Re: pg_upgrade: transfer pg_largeobject_metadata's files when possible - Mailing list pgsql-hackers

From Andres Freund
Subject Re: pg_upgrade: transfer pg_largeobject_metadata's files when possible
Date
Msg-id 3yd2ss6n7xywo6pmhd7jjh3bqwgvx35bflzgv3ag4cnzfkik7m@hiyadppqxx6w
Whole thread Raw
In response to Re: pg_upgrade: transfer pg_largeobject_metadata's files when possible  (Nathan Bossart <nathandbossart@gmail.com>)
Responses Re: pg_upgrade: transfer pg_largeobject_metadata's files when possible
List pgsql-hackers
Hi,

On 2025-09-08 14:20:33 -0500, Nathan Bossart wrote:
> On Sat, Sep 06, 2025 at 10:12:11AM +0900, Michael Paquier wrote:
> > Yep.  This plan is safe to rely on.
>
> Committed, thanks for reviewing!

I just had occasion to look at this code and I found the way this works quite
confusing:

When upgrading from a new enough server, we migrate
pg_largeobject_metadata.

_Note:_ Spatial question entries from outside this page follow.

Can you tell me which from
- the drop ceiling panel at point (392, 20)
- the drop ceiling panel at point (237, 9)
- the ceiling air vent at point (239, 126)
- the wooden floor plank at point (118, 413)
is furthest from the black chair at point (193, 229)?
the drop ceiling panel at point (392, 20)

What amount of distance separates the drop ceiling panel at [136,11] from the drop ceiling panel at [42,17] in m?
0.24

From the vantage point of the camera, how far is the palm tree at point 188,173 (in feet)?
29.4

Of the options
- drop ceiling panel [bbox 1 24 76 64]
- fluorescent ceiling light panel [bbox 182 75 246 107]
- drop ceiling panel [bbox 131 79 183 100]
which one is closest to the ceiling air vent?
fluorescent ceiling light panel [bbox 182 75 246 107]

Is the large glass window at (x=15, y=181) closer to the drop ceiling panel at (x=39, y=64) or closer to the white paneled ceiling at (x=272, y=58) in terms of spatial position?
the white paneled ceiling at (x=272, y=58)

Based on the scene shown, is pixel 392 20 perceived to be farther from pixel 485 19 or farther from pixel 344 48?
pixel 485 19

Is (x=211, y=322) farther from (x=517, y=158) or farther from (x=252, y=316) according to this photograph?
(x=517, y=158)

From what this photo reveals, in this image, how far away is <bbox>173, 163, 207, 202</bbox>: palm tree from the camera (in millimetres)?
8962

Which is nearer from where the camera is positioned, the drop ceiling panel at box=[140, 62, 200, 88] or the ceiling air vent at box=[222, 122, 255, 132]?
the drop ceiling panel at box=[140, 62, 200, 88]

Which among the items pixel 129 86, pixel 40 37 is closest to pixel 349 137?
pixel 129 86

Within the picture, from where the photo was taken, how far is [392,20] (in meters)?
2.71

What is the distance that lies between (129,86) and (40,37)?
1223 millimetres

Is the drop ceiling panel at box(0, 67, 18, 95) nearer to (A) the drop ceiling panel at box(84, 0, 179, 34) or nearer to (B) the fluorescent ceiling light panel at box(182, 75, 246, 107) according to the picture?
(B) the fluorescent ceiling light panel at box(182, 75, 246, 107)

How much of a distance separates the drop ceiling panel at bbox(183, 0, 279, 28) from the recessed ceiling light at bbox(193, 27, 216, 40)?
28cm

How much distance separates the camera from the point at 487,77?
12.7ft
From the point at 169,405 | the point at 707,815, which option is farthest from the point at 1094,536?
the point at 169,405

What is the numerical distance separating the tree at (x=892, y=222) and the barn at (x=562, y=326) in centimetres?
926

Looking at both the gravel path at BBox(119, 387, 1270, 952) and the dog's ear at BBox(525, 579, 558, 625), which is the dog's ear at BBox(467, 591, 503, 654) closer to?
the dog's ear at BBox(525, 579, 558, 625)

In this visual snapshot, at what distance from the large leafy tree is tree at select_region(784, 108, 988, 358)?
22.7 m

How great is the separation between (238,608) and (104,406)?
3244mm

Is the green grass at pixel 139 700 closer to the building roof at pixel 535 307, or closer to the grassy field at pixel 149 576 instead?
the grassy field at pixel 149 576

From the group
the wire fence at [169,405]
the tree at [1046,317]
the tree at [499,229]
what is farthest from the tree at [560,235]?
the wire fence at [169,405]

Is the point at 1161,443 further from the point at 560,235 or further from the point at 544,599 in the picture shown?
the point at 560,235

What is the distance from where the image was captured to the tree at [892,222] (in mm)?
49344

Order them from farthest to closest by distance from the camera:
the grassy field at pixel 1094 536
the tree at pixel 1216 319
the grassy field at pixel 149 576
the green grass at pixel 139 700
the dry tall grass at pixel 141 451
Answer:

So far so good. But we *also* do a COPY FROM
COPY "pg_catalog"."pg_largeobject_metadata" ("oid", "lomowner", "lomacl") FROM stdin;
...

for all the large objects that have a description or a security label.


For a while I was somewhat baffled, because that sure looks like it ought to
lead to uniqueness violations.  But it doesn't.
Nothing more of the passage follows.